Passage for review

- - - - -

During 2005, the operations within Banks & Brokers in Australia were divested. The cash flow from these divestments is described in the table below;

 

      GROUP
(SEK m)    2006    2005

Intangible assets

   —      29

Tangible fixed assets

   —      —  

Receivables

   —      —  

Cash equivalents

   —      —  

Long-term liabilities

   —      —  

Current liabilities

   —      —  

Total purchase price

   —      29

Capital gains/losses

   —      —  

Total of purchase price received

   —      29

Less cash equivalents in divested companies

   —      —  

Restructuring reserve

   —      —  

Cash and cash equivalents in divested Group companies

   —      —  

CASH FLOW FROM DIVESTMENTS

   —      29

ITEMS NOT AFFECTING CASH FLOW

Changes in the company’s asset structure related to acquisition are accounted for in the tables above “Cash flow from acquisitions” and “Cash flow from divestments.” Other transactions related to investment and financing operations that do not give rise to payments, despite the fact that they impact the company’s capital and asset structure, encompass depreciation/amortization and impairment, utilization of reserves, share in earnings of associated companies and capital gains/losses.

LIQUIDITY AND FINANCING

Interest-bearing net liabilities amounted to SEK 847 m (572) at the end of the reporting period. OMX’s interest-bearing financial assets totaled SEK 950 m (1,334), of which SEK 21 m (90) represented financial fixed assets.

Interest-bearing financial liabilities totaled SEK 1,797 m (1,906), of which SEK 1,360 m (1,400) was long-term.

Agreed credit facilities amounted to SEK 3,741 m (3,033), of which SEK 30 m (0) was utilized. Of the granted credit facilities, SEK 1,335 m (823) refers to clearing operations. Cash equivalents equaled SEK 409 m (915) and consisted of short-term investments and cash and bank balances. Investments with lifetimes shorter than three months are included in the item “Cash equivalents”, since these securities are exposed to an insignificant level of risk and can be readily turned into cash.

NOTE 34. INFORMATION REGARDING THE PARENT COMPANY

OMX AB (publ) is a limited liability company registered in Sweden, with its registered office in Stockholm. The Parent Company’s shares are listed on the stock exchanges in Stockholm, Helsinki, Copenhagen and Iceland. The address of the headquarters is: OMX AB, 105 78 Stockholm, Sweden.

The consolidated accounts for 2006 comprise the Parent Company and its subsidiaries, referred to collectively as the Group. The Group also includes shareholdings in associated companies.

- - - - -

Stored data
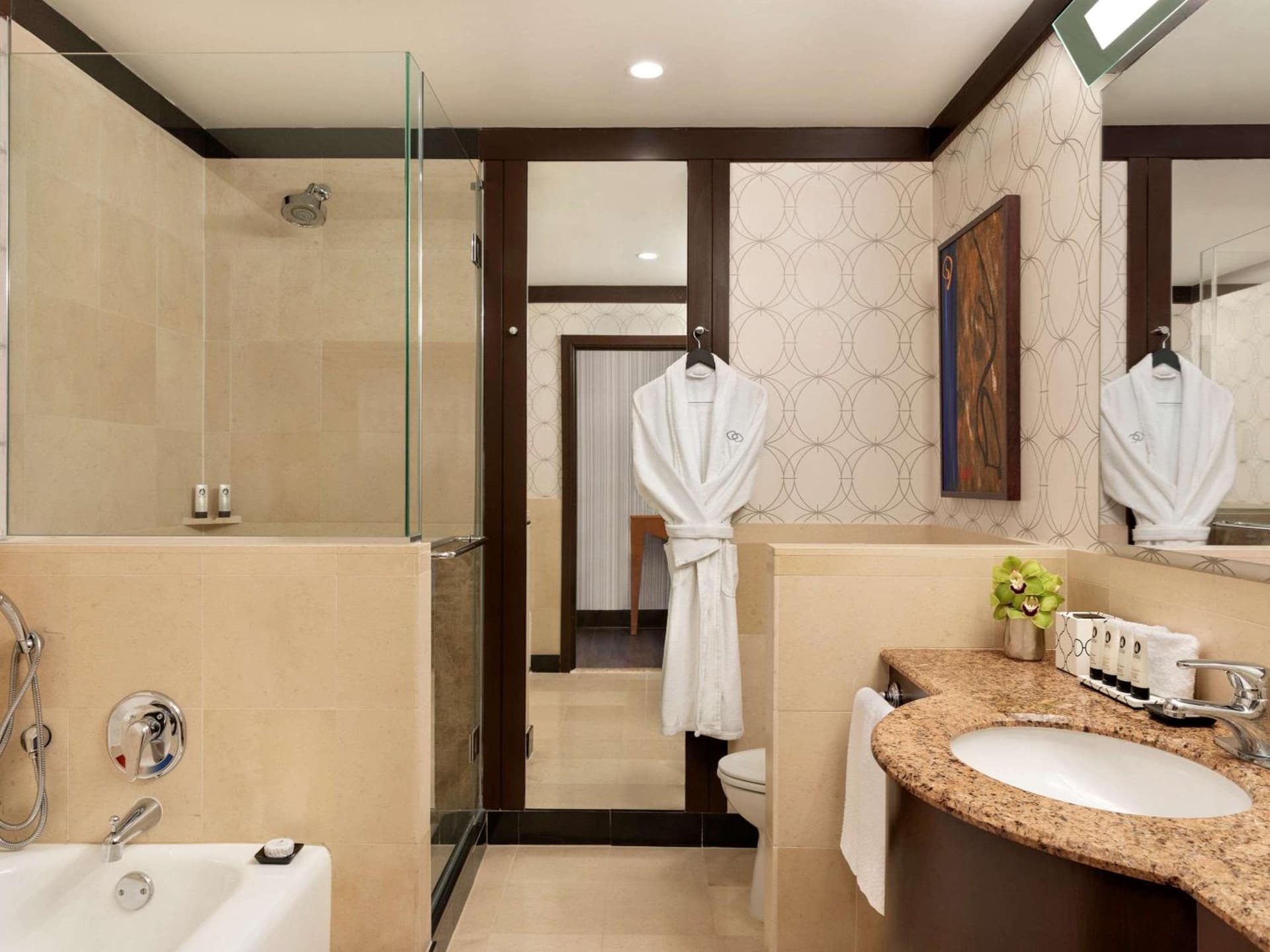 Sofitel Philadelphia at Rittenhouse Square gallery photo in Philadelphia, PA — image 15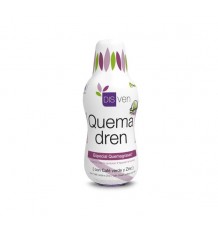 Disven Quema Dren 500ml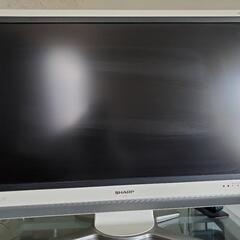 2008年製造SHARPAQUOS37型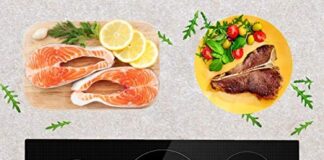Empava Induction Cooktop Review: 36 Inch with 5 Power Boost Burners Empava 36 Induction Cooktop Review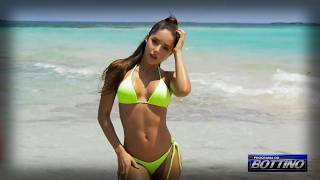 Colombian Models - Making Of Colors in the Beach - Beachwear | Programa do Bottino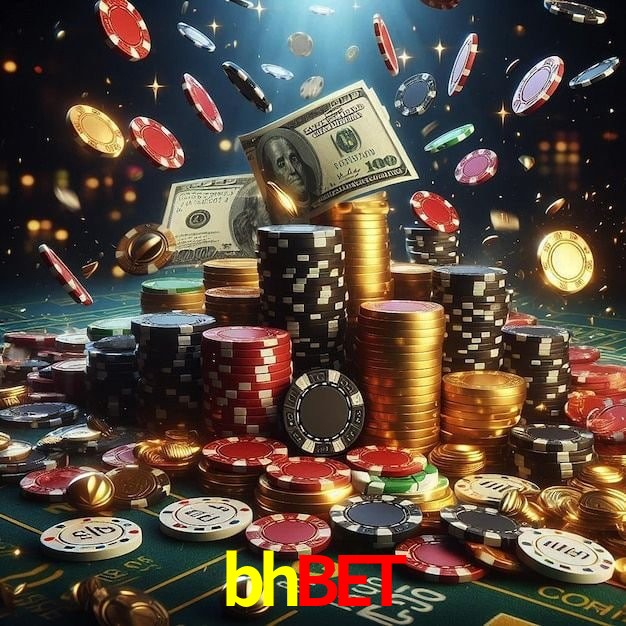 Apostas de Basquete bhbet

- - - - -

Directions for this task
Can you resume the passage on OMX's 2006 group accounts right after its final sentence? The records have nothing to do with the passage on OMX's 2006 group accounts.

Exercise answer
NOTE 35. SIGNIFICANT EVENTS AFTER THE END OF THE REPORTING PERIOD

DISCONTINUING OPERATIONS

After the end of the reporting period, OMX signed an agreement with HCL Technologies, the global IT services provider, regarding an extended partnership which means that OMX no longer has any discontinuing operations in the Nordic region. The partnership means that HCL Technologies will assume responsibility for the development and maintenance of systems for securities management targeted to banks and brokers and that the remaining part of the Nordic operations will be moved to Information Services & New Markets business area, and will be included in the Broker Services unit. A number of employees’ work tasks will be within the Market Technology business area to replace consultants and minimize new recruitments. The transferred unit had sales of SEK 160 m and costs of SEK 195 m in 2006. The unit expects to report a profit in 2007. The changes will be implemented in OMX’s financial statements as per January 1, 2007.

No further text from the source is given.